Document passage section start

新冠疫情危机中的企业韧性:伊斯兰标签的价值几何?

Corporate Resilience Against the COVID‐19 Crisis: How Valuable is an Islamic Label?

Journal of Business Finance & Accounting · 2025
被引 0
人大 A-ABS 3

中文导读

研究了伊斯兰标签是否帮助企业在新冠疫情中表现更好,发现标普1500指数中的伊斯兰公司比非伊斯兰公司日收益率高0.64%、波动率低1.2%,且这一效应独立于环境与社会绩效。

Abstract

ABSTRACT The COVID‐19 pandemic provides a novel setting to explore whether an Islamic label benefits firms during a crisis. The existing literature mostly explores the differential performance between Islamic and conventional equity markets at the aggregate level without controlling for idiosyncratic firm characteristics. Using the cross‐sectional and difference‐in‐differences (DiD) regressions, we provide novel evidence at the firm level on how market segmentation based on investors’ religious or ethical preferences significantly affects how firms withstand a crisis. Segregating S&P1500 companies into Islamic and non‐Islamic, we show that an Islamic label has a significantly positive (negative) impact on abnormal returns and operating performance (volatility). Specifically, S&P1500 Islamic firms generate an extra daily return of 0.64% and exhibit 1.2% lower daily volatility than their non‐Islamic counterparts. Although researchers report firms’ environmental and social (ES) performance as a resilience factor during the COVID‐19 crisis, we observe that the ES score does not offer explanatory power when we control firm‐level financial variables. In contrast, the Islamic label remains a statistically and economically significant positive determinant of pandemic period returns and operating performance. Our key findings are robust in (i) the cross‐sectional and DiD regressions; (ii) alternative definitions of abnormal returns, volatility, and operating performance; (iii) the propensity score‐matched samples; and (iv) S&P500 Islamic and non‐Islamic subsamples.

Document passage section end
Data provided section start

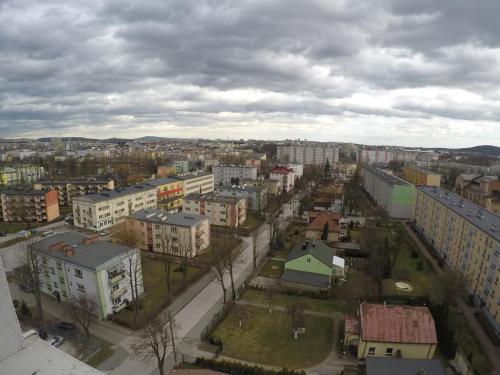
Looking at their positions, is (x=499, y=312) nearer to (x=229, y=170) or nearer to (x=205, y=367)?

Data provided section end

Do these statements agree with the abstract on Islamic-labeled firms in the COVID-19 crisis? Answer yes or no for each, quoting the words of the abstract that decide it.
1. Islamic firms in the S&P1500 showed lower daily volatility than their non-Islamic counterparts.
2. The ES score kept its explanatory power once firm-level financial variables were controlled.
3. The key findings were tested on propensity score-matched samples.

Exercise response:
1. Yes: "exhibit 1.2% lower daily volatility than their non‐Islamic counterparts"
2. No: "the ES score does not offer explanatory power when we control firm‐level financial variables"
3. Yes: "(iii) the propensity score‐matched samples"